At step one, AmeriTrak argues that the `509 Patent is directed to the abstract idea of "collecting information from a vehicle and transmitting it," Docket No. 32 at 8, and that the other patents-in-suit are directed to the abstract idea of sending a map or instructions to a snow plow over a wireless network. Id. at 10-11. Concaten responds, first, that the patents-in-suit do not fall into one of the categories of ineligible concepts identified in Alice Corp. and, second, that the patents-in-suit are concerned with "the dynamic optimization of the allocation of snowplow resources in view of real time conditions," which is not an abstract idea. See Docket No. 37 at 6-8.
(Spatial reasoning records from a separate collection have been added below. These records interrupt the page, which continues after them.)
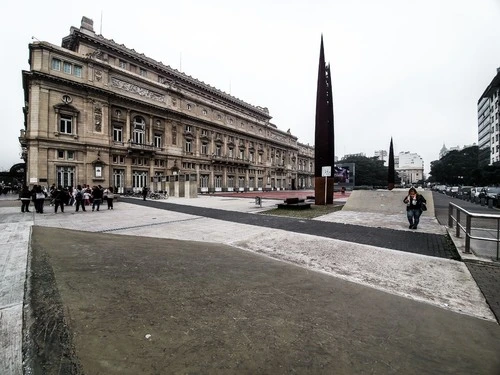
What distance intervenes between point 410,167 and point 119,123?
181 meters

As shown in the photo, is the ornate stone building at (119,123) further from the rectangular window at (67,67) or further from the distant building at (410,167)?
the distant building at (410,167)

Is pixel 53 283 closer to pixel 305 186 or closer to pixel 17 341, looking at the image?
pixel 17 341

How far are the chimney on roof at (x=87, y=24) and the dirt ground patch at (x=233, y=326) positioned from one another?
150 ft

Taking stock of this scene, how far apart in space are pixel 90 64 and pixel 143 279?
4009 centimetres

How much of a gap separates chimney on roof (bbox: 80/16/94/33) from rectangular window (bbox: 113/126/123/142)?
15298 millimetres

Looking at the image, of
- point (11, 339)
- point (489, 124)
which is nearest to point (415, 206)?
point (11, 339)

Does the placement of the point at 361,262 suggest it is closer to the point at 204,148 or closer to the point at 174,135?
the point at 174,135

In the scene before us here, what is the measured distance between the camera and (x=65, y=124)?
31.2 m

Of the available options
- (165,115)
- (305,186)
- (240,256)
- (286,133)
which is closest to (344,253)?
(240,256)

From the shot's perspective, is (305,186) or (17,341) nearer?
(17,341)

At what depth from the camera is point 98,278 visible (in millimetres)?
4145

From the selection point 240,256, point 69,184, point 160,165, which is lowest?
point 240,256

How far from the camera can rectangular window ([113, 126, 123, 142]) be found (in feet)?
120

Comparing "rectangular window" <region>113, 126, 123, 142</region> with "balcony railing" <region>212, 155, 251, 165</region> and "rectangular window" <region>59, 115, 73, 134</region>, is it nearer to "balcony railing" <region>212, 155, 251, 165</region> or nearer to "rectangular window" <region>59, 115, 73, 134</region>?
"rectangular window" <region>59, 115, 73, 134</region>
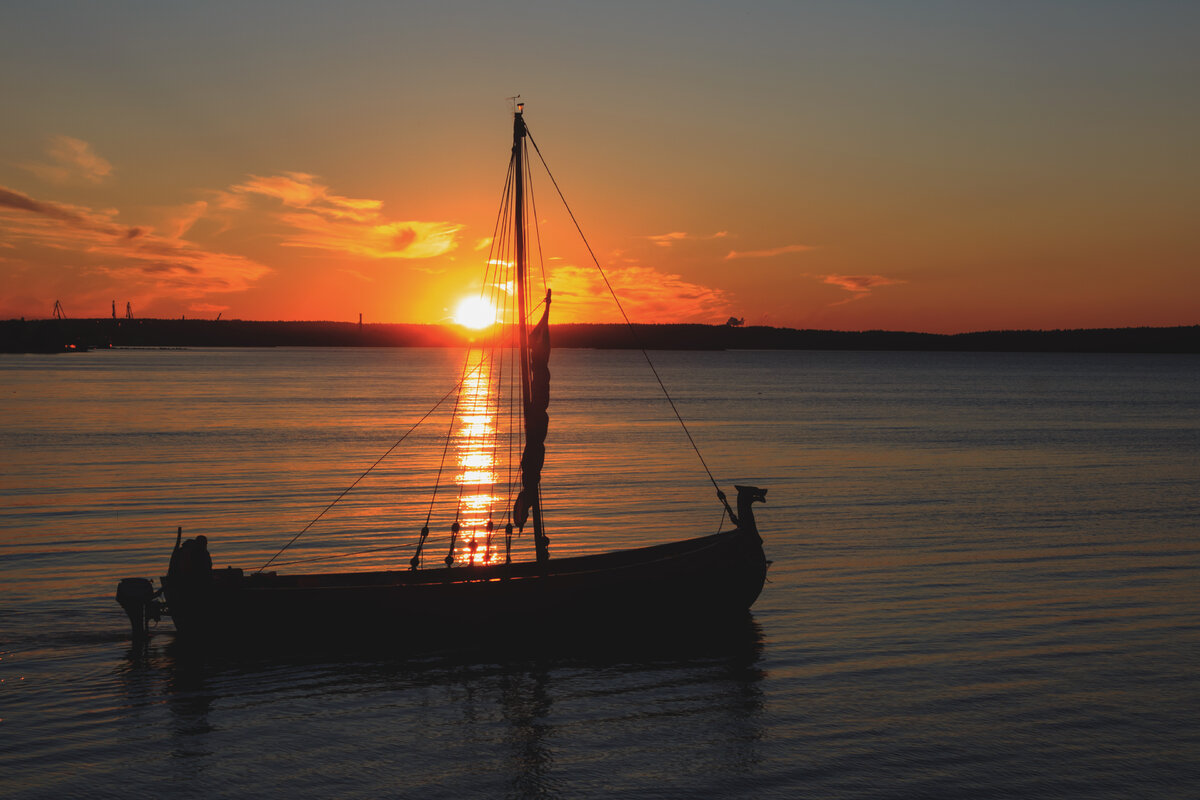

As a preliminary matter, the Court is not persuaded by Concaten's argument that, to contest eligibility under Section 101, an alleged infringer must demonstrate that a patent falls into one of four categories of ineligible subject matter.
Turning to the representative claims of the patents-in-suit, the Court finds that the `509 Patent is directed to an abstract idea: namely, collecting information from a vehicle and transmitting that information over a network. The Federal Circuit's decision in Ultramercial is instructive. In that case, the court considered a patented method of
Ultramercial, 772 F.3d at 714-15. The Federal Circuit held that the method merely described the abstract idea of using advertising as an exchange or currency and was "devoid of a concrete or tangible application." Id. at 715. Likewise, in Content Extraction, the Federal Circuit held that patents that recited a method of (1) extracting data from hard copy documents using a scanner, (2) recognizing specific information from that data, and (3) storing that information in memory recited a well-known abstract idea. 776 F.3d at 1347. The Content Extraction court further noted that "humans have always performed" the functions of collecting, recognizing, and storing data, and that, notwithstanding the requirement that the functions be performed on a scanner, the claims were "drawn to the basic concept of data recognition and storage." Id.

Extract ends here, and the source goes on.